### Problem details
Could you restate every entry word for word, minus the pictures?

● ● ● ● ● ● ●

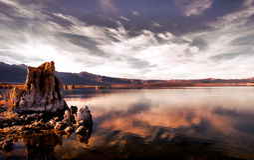 озеро mono Стоковое Фото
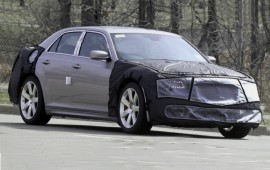 Spy photos of the new Chrysler 300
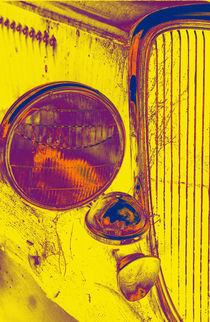 Car-pescadero-headlight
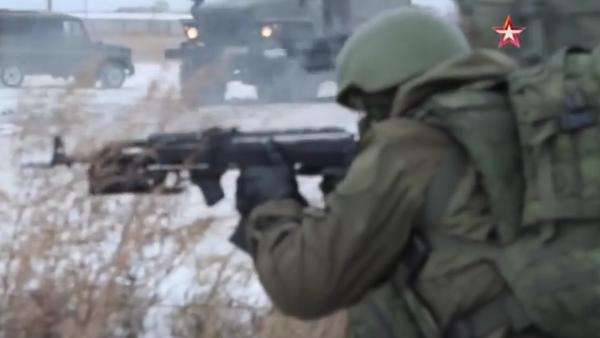 Fuerzas especiales rusas prueban el traje del 'soldado del futuro' - Sputnik Mundo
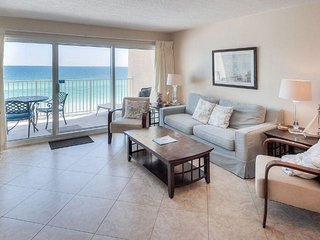 Beach House #501B-Upgraded beachfront condo w/ FREE beach Service in season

● ● ● ● ● ● ●

### Reply
 озеро mono Стоковое Фото
 Spy photos of the new Chrysler 300
 Car-pescadero-headlight
 Fuerzas especiales rusas prueban el traje del 'soldado del futuro' - Sputnik Mundo
 Beach House #501B-Upgraded beachfront condo w/ FREE beach Service in season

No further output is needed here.